Из палатки слышался уютный храп. Альфред Степанович почесал грудь, погрелся чуток у костра и пошел к «Лебедушке».
Снова всем пришлось поработать, пересмотреть всю поклажу, отлить воду из лодки и повозиться с мотором.
С первыми лучами солнца «Лебедушка» вышла на стрежень и весело побежала вниз, подхваченная могучим течением. Все в лодке было сырым, не просохла и одежда, несмотря на старания Тольяна.
Анатолий уселся рядом с Бутурлиным, спиной к моторному рундуку, оба они жестоко озябли и, выпивши из термоса горячего чаю, накрылись палаткой. Волга и ее берега в утреннем свете были прекрасны, но любоваться красотой уже не приходилось.
Когда «Лебедушка», наконец, ткнулась носом в мостки базы, а Альфред Степанович продел в рым, ввинченный в мостики, цепочку и навесил замок, Леонид Петрович извлек из своего рюкзака клеенчатый мешочек, в котором хранились спички, и достал две папиросы. Одну он протянул Альфреду Степановичу.
– Заначил все-таки… – Учитель покачал головой и, взяв папиросу, бросил ее в воду.
– Испытание выдержано до конца, – сказал Леонид Петрович, далеко забрасывая и свою папиросу.
В состоянии предельной усталости Анатолий выгрузился из автомобиля учителя у крыльца своего дома.
Квартира оказалась запертой: было еще рано, и Марина не вернулась из ночной смены. Анатолий взвалил на плечо свой мешок с мокрым одеялом и сазаном и поплелся к Вике.
Вика занималась на кухне стиркой.
– А, мужичок-рыбачок! – обрадовалась она ему и провела в комнату. – Уж как я тебя ждала. Так ты мне нужен.
В комнате Вики был развал: кровать стояла с голым матрацем, на полу были два раскрытых чемодана, наполовину уложенные, и небрежно завязанный узел с чем-то мягким.
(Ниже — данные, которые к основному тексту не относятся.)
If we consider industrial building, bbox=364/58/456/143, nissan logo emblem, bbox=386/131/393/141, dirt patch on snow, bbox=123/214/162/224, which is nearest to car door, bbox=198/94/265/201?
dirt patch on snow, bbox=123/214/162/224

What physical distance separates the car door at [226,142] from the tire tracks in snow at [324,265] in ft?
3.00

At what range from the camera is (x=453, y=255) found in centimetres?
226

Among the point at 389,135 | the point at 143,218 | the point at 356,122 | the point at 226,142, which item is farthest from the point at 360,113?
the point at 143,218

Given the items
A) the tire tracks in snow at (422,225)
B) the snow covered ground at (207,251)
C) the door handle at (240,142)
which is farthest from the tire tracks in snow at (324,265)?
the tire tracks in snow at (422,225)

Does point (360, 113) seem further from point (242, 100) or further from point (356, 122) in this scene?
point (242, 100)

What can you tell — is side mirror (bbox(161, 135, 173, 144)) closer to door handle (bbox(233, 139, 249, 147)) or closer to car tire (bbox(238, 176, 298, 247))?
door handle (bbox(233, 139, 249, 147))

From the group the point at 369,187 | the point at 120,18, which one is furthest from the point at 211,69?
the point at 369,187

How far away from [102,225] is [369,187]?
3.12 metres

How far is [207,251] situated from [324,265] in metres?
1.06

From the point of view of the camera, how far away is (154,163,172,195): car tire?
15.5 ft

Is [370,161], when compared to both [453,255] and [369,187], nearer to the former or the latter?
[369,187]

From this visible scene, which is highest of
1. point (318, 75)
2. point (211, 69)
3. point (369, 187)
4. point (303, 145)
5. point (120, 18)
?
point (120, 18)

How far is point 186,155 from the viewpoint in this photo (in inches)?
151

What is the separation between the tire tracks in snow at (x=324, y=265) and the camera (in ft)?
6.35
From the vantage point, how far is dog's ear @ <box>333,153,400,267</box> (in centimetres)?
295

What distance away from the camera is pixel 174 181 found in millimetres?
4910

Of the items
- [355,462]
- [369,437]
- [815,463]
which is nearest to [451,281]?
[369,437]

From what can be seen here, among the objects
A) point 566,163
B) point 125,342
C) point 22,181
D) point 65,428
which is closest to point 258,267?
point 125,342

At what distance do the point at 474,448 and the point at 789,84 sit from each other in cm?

Анатолий бросил на пол и свой мешок.
Вика уселась на стул и подбоченилась.
– К Артему я, Толя, уезжаю. Ждала тебя, чтобы проводил ты меня. До самого совхоза. Понимаешь?
Анатолий с трудом поднял глаза, оглядел Вику. Да, ехать ей к Артему надо. И проводить, кроме как Анатолию, ее некому.
– Ладно, поедем, – проговорил он, еле ворочая языком и валясь на кровать. – Дай поспать малость.
– Спи на здоровье, не сегодня едем. – Вика стянула с Анатолия сапоги и закинула на матрац его ноги.
– Там, в мешке, у меня сазан, – приоткрыв глаза, пробормотал Анатолий. – Поджарь, пока я чуток сосну… Да Марину позови на завтрак.